Give the rows from the line containing "How far does one" up to and including the line containing "7.31 meters" as a JSON list of strings, with one string per line and blank lines omitted.

**** DATA SHOWN ****

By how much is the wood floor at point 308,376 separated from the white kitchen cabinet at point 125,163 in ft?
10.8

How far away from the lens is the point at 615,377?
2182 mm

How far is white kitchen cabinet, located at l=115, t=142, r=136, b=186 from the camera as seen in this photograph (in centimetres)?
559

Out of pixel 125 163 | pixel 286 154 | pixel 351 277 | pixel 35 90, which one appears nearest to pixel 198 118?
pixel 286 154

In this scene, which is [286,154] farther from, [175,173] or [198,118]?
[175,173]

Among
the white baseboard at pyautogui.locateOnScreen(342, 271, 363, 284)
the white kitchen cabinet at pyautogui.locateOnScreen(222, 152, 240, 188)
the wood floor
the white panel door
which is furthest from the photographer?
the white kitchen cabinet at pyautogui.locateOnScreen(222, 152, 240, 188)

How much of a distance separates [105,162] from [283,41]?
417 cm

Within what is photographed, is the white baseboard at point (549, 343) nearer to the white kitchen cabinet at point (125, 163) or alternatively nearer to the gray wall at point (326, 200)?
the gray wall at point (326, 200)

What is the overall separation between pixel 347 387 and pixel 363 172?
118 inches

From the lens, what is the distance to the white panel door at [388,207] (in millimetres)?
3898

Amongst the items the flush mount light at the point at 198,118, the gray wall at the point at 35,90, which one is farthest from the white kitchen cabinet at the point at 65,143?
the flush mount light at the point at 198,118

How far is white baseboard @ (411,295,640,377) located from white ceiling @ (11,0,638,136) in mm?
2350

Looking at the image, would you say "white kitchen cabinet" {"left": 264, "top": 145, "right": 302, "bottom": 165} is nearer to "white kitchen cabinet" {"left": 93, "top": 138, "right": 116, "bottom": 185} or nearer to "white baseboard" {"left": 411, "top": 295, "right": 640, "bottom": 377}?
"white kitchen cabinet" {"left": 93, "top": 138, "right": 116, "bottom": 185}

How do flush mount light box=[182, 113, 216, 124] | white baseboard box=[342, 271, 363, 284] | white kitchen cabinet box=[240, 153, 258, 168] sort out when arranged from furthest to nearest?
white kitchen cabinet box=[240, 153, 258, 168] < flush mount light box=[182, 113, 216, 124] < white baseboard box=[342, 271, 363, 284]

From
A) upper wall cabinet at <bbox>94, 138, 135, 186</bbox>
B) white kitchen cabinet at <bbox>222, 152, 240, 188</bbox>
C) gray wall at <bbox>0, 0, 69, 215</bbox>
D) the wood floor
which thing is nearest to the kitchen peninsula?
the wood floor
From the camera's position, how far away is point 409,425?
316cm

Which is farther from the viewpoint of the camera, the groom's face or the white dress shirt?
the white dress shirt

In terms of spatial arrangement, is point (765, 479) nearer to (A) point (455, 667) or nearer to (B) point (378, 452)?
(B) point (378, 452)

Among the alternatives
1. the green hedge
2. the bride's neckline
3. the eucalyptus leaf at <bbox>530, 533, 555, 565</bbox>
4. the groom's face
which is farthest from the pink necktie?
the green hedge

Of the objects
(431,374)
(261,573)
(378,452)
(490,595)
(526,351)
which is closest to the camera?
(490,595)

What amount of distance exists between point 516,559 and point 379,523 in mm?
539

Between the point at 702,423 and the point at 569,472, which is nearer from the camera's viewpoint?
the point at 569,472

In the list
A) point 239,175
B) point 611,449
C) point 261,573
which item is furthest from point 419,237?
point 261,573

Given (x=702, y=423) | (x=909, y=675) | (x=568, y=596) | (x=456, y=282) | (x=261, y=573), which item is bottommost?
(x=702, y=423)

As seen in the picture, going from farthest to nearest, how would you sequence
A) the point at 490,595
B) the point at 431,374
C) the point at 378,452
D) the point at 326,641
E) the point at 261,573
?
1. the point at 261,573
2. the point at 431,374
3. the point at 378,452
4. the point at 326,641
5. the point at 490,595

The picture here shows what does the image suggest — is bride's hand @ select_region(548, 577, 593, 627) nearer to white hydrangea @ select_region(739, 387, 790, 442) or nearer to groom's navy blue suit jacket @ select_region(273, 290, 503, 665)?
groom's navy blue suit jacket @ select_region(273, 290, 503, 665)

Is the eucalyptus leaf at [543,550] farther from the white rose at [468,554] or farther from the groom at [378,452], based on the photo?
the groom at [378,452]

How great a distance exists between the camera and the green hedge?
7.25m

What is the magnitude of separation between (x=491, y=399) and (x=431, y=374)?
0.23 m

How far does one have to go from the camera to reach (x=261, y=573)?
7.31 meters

****
**** DATA SHOWN ****

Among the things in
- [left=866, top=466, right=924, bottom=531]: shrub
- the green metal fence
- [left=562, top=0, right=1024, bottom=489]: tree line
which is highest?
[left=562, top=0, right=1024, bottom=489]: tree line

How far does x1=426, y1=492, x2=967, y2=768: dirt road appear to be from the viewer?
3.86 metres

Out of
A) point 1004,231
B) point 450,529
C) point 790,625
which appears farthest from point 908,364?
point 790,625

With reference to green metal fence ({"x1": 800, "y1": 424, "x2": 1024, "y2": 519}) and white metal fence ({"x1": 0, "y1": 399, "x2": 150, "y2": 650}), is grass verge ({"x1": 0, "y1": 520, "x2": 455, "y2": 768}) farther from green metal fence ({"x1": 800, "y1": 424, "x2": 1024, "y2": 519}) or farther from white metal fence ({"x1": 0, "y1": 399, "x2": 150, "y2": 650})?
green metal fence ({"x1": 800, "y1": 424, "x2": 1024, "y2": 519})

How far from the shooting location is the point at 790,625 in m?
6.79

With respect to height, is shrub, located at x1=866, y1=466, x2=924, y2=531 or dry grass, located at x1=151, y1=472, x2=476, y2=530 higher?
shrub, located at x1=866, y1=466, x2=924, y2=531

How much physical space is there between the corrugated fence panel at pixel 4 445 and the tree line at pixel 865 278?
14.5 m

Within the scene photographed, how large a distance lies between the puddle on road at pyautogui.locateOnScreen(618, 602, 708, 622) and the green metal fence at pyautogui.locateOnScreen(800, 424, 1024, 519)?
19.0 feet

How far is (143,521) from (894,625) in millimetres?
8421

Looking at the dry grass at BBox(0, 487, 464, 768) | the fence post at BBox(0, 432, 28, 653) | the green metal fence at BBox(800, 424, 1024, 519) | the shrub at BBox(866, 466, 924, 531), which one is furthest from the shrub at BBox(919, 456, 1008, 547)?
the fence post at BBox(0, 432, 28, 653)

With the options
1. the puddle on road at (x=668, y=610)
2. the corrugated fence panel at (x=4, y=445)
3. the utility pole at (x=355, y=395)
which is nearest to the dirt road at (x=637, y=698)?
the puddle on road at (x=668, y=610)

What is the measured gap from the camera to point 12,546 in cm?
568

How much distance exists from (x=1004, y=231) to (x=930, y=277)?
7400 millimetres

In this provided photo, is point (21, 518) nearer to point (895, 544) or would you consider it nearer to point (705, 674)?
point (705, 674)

****
**** DATA SHOWN ****

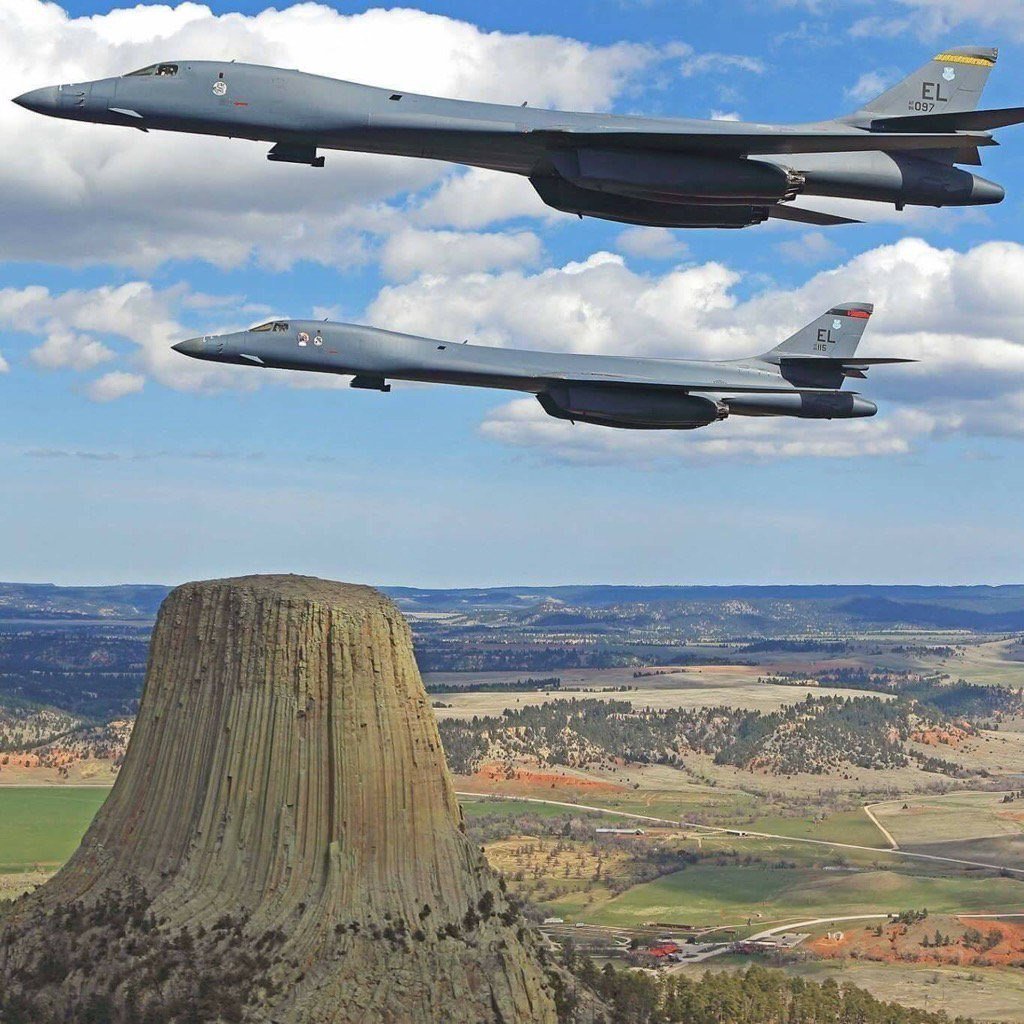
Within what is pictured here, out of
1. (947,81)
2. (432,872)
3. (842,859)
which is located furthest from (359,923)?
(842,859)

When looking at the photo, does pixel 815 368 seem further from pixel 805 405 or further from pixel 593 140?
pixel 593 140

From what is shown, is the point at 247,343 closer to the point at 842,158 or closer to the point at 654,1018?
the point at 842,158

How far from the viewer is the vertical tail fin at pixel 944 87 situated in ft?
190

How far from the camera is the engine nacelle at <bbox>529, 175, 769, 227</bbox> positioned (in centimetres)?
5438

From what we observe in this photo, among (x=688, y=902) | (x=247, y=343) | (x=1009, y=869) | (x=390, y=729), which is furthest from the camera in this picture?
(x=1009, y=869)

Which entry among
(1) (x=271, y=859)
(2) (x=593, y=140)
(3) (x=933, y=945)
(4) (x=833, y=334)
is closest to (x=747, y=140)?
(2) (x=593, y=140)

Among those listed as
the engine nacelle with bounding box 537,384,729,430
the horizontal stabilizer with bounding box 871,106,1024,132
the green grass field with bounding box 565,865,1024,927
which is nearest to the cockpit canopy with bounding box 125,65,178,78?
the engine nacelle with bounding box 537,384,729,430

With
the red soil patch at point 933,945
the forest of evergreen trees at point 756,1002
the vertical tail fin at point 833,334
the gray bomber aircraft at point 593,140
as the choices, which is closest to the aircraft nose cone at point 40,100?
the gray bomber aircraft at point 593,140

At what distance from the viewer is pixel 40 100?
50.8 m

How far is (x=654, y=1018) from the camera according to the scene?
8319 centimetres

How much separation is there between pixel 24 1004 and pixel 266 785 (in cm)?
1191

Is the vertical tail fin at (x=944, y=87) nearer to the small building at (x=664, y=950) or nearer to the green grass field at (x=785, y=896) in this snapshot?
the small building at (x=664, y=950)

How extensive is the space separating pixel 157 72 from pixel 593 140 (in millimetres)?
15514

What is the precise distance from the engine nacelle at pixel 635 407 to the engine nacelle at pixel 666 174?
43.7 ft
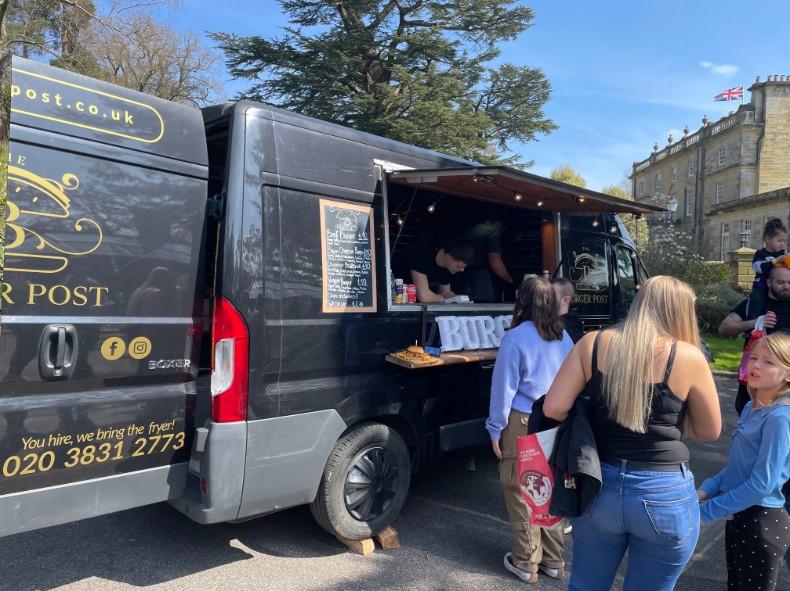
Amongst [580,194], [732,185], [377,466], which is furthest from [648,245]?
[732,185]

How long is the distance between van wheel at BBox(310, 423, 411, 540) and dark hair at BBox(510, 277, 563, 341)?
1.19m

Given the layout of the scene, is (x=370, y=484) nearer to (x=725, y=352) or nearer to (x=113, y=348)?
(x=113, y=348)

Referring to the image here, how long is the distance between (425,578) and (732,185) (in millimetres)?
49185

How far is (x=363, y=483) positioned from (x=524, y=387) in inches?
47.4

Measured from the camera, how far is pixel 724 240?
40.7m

****

_FULL ANSWER:_
[
  "How far does one have to go from the camera to reach (x=261, y=573)?",
  "7.31 meters"
]